Elle est belle cette fille. Elle est magnifique pour ainsi dire. Ses longs cheveux noirs semblent danser sur ses épaules hâlées et elle lui offre un sourire pour lequel un saint serait prêt à se damner. Elle est belle avec ses grands yeux bruns en amande. Ses courbes et ses jambes fuselées sont magnifiques. Il aurait pu l’inviter chez lui ce soir. Il aurait pu l’aimer toute la nuit. Il l’aurait aimée jusqu’au matin. Jamais plus de quelques jours, un soir ou deux par semaine. Il n’est pas question de relation suivie ou de quoi que ce soit qui s’en approche. Il s’agit simplement de partager un plaisir mutuel sans rien se promettre mais aussi, et surtout, de liberté. La sienne. Michael Corner n’est pas homme à s’engager, à se complaire dans la médiocrité en parlant sentiments. Il ne les laisse jamais espérer plus que ce qu’il peut leur donner. La jolie espagnole qu’il vient de rencontrer le sait, il ne lui a rien caché. Le seul problème, c’est qu’il ne peut pas rester. Encore moins l’emmener chez lui. Pas ce soir. Et il maudit une seconde Mandy Brocklehurst de lui gâcher un plan qui se serait certainement avéré exquis.
Une prochaine fois, ma belle. On s’envoie un hibou et on se donne rendez-vous.
Des paroles toutes faites qu’il ne tiendra pas. Quelle importance puisqu’elle les oubliera aussi vite que lui. Ce n’est qu’une femme, une magnifique femme parmi tant d’autres. Une agréable compagnie qu’il va troquer contre les larmes et les plaintes d’Andy. Celle-ci vient, pour la énième fois, de se faire larguer par l’un de ses petits-amis. Il soupire un peu, pour la forme, mais il serait incapable de l’abandonner sur le pas de sa porte. Incapable de la laisser seule dans un moment pareil, de l’imaginer sangloter sans être à ses côtés pour calmer ses angoisses. Elle a toujours été là pour lui. Et il a toujours été là pour elle. Chaque fois que l’un le souhaite, l’autre accourt. Sans prendre la peine de réfléchir. C’est comme ça qu’ils fonctionnent depuis la guerre. Depuis les pleurs, la douleur, et la mort. Depuis presque dix ans maintenant. Ils se comprennent à demi-mot, ils se connaissent par coeur. Il n’y a jamais besoin d’en dire trop. Alors évidemment, sans un regard en arrière, il prend sa veste et il court la rejoindre.
Il est cruel cet homme. Horrible pour ainsi dire. Ses paroles ricochent contre son âme, la blessent un peu plus au fur et à mesure que le temps passe. Cruel de lui avoir dit de telles choses, horrible de l’avoir laissée dans cet état. Elle ravale le long sanglot qui s’étrangle dans sa gorge.
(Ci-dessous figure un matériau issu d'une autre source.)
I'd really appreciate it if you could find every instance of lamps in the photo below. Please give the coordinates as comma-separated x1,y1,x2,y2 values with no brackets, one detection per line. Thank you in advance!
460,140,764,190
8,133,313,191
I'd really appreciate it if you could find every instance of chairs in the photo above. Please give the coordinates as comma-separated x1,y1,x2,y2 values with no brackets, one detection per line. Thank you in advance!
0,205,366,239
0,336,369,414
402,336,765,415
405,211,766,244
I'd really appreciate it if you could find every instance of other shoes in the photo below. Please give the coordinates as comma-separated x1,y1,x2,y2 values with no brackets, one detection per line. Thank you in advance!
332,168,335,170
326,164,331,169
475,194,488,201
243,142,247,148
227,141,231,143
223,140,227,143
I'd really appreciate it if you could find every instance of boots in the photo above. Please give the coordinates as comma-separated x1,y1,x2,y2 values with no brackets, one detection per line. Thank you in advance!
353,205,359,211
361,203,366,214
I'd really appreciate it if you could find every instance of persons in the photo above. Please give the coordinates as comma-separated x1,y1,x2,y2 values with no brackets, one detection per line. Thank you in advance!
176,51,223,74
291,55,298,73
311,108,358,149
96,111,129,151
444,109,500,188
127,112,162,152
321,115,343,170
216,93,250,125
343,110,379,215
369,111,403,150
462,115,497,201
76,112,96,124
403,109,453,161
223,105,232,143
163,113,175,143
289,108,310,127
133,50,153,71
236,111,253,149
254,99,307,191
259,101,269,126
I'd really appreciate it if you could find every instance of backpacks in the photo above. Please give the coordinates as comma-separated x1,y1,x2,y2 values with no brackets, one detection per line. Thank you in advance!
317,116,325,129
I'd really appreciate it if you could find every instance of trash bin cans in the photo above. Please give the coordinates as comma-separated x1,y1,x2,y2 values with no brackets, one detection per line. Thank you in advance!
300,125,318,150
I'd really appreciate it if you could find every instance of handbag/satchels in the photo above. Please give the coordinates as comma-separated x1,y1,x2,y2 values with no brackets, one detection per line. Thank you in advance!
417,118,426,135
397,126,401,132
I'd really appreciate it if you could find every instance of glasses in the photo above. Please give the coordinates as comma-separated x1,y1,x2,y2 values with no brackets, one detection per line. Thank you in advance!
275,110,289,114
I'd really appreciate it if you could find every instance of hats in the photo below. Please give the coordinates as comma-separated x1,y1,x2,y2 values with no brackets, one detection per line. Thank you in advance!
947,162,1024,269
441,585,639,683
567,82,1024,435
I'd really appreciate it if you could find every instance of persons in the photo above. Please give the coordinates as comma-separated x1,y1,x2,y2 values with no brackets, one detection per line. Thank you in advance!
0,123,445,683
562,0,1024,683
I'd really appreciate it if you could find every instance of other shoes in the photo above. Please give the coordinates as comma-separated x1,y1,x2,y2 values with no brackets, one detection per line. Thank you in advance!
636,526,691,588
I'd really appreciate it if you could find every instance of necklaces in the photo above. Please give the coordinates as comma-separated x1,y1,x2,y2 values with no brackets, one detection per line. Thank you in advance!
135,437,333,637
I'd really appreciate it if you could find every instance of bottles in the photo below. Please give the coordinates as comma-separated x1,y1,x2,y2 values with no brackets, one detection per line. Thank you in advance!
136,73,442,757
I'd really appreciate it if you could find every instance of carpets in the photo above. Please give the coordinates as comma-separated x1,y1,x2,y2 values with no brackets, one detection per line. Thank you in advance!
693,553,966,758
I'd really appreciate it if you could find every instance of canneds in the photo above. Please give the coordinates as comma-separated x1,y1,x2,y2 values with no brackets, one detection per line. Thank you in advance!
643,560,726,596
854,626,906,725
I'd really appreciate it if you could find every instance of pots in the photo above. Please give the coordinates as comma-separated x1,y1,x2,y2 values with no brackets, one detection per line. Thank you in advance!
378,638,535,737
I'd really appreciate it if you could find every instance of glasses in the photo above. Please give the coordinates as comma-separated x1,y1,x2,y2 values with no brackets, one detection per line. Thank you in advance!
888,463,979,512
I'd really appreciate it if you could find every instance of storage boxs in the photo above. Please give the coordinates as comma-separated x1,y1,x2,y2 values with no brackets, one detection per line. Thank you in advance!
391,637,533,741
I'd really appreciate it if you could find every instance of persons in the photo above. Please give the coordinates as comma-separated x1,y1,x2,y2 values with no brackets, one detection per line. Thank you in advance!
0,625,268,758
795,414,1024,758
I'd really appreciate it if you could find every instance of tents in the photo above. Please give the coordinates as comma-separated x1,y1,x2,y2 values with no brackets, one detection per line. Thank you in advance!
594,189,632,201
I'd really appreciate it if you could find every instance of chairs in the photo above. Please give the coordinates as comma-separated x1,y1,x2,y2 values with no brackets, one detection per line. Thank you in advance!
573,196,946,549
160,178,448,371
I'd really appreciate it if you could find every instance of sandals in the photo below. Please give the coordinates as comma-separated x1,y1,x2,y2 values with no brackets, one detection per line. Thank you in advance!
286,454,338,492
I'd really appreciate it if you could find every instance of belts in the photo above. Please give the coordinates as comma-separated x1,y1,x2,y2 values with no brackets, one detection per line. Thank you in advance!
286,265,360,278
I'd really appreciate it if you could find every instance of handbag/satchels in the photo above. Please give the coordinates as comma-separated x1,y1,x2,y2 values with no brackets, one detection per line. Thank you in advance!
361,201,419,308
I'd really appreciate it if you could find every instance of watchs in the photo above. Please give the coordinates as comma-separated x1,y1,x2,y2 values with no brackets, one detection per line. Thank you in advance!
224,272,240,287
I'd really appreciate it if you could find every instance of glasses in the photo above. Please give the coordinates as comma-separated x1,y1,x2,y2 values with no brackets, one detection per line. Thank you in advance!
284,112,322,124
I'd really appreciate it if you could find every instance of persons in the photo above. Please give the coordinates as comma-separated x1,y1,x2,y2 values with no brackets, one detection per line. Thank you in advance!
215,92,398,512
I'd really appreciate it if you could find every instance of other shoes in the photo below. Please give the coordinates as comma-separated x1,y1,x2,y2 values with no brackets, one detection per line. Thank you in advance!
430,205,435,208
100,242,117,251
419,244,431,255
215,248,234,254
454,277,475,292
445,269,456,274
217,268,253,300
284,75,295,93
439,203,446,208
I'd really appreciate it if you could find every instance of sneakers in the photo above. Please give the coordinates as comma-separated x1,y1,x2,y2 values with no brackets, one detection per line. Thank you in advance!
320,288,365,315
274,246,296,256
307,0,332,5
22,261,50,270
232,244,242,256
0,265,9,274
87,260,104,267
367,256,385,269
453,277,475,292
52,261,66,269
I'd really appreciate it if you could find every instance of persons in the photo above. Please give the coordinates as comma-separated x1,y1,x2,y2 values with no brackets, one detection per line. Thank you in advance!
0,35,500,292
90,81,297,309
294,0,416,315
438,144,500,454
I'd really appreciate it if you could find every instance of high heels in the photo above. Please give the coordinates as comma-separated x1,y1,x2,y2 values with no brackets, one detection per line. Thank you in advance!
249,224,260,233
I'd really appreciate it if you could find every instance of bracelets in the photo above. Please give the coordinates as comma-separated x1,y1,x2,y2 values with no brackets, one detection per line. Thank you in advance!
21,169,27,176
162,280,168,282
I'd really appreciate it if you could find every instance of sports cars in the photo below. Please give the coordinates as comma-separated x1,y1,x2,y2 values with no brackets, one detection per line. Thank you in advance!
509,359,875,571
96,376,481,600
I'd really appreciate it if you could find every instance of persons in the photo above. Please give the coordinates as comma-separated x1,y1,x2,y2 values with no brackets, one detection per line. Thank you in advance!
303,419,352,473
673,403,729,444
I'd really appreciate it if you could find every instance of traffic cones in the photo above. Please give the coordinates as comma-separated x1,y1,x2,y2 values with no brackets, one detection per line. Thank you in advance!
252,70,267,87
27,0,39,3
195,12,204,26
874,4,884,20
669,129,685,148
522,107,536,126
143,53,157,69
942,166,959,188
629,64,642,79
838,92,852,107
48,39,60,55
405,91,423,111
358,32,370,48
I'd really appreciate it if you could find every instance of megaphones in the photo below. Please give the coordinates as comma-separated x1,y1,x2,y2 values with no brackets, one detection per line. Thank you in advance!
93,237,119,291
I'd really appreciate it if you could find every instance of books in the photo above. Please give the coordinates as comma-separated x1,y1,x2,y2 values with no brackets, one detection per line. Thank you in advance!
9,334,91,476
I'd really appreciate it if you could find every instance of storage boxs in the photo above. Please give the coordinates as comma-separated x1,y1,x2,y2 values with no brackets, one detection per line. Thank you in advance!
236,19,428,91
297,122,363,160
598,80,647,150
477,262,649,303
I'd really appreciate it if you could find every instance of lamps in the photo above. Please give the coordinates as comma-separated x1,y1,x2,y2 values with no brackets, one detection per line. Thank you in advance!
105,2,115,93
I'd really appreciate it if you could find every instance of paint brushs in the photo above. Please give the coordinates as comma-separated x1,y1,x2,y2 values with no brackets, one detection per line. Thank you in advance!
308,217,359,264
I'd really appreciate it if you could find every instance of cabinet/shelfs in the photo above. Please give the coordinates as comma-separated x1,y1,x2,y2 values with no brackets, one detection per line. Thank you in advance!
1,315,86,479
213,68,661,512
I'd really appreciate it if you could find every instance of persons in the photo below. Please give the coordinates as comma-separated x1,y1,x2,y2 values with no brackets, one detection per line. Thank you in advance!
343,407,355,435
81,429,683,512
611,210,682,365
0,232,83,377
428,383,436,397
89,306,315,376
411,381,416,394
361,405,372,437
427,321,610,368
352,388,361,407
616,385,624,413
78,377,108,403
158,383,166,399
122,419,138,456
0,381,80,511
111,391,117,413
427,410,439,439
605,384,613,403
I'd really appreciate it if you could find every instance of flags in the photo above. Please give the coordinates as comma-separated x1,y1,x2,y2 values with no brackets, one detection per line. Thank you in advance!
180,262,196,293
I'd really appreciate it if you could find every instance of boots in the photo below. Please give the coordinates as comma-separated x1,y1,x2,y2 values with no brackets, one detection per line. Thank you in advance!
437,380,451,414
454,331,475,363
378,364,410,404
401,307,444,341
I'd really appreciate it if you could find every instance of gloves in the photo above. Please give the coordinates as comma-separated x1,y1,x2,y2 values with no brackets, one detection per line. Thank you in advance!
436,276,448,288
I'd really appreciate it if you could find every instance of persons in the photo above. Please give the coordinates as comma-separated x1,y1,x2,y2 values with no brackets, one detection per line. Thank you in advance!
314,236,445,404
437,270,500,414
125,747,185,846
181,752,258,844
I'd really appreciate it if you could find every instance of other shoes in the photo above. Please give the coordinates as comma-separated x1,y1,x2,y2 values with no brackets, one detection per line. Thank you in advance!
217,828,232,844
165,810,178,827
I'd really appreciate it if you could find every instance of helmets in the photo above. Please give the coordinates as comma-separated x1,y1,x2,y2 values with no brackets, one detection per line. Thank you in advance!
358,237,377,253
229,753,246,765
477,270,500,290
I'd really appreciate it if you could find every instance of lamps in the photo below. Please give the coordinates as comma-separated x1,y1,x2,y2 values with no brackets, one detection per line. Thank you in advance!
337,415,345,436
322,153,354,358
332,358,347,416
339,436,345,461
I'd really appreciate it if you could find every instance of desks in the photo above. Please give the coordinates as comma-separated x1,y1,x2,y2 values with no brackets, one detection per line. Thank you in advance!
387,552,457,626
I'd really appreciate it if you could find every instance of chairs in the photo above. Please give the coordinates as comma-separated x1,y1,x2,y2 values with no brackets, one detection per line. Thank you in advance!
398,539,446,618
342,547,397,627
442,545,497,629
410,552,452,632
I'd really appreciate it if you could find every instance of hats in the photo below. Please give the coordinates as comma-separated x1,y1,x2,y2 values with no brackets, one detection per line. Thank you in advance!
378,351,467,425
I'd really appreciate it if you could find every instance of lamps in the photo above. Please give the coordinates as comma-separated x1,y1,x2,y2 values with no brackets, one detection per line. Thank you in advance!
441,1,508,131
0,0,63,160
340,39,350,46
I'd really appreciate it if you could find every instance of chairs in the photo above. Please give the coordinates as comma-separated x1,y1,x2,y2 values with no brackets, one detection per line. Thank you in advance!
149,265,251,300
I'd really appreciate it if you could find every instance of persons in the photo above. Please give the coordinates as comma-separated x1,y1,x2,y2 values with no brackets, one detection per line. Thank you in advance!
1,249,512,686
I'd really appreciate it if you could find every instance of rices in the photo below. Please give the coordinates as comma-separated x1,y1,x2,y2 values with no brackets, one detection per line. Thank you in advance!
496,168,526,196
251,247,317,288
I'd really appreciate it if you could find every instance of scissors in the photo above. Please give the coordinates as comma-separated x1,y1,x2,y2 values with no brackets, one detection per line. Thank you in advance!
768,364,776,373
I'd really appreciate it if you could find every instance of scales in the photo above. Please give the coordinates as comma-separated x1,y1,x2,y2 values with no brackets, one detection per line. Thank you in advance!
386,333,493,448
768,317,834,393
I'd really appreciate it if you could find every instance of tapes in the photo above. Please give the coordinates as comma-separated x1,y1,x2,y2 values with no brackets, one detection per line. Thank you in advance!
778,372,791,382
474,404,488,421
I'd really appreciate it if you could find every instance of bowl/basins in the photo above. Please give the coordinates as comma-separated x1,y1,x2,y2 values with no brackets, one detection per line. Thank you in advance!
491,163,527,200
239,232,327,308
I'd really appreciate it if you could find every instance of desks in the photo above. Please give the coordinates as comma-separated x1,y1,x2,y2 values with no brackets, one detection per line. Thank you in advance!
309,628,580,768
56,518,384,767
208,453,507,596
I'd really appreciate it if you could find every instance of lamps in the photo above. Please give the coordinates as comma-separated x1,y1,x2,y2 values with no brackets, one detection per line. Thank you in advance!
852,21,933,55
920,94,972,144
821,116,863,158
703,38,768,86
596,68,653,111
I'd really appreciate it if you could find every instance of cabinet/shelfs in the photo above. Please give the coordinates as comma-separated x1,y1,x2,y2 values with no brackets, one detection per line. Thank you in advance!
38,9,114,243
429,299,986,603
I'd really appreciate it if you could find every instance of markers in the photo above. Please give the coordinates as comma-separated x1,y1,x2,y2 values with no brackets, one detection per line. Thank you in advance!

Elle jure tout bas. Elle n’était pas vraiment amoureuse de ce gars. C’était juste un type sympa avec lequel elle est restée quelques mois. Elle l’aimait bien. Juste bien. Mandy Brocklehurst aimait surtout la chaleur de ses étreintes réconfortantes et les longues nuits où elle se serrait contre son corps pour ne pas se sentir seule. Il était doux et attentionné, elle pensait que cela suffirait. Ça aurait dû suffire, mais ce ne fut pas le cas. Il a fini par comprendre. Comme les autres avant lui. Et il est parti. Il en a eu assez de ses absences, de ses silences. De cet air lointain qu’elle affichait constamment. Dans un dernier éclat, il a pris ses clics et ses clacs avec fracas.
Tu finiras seule. Je mérite mieux qu’une fille comme toi.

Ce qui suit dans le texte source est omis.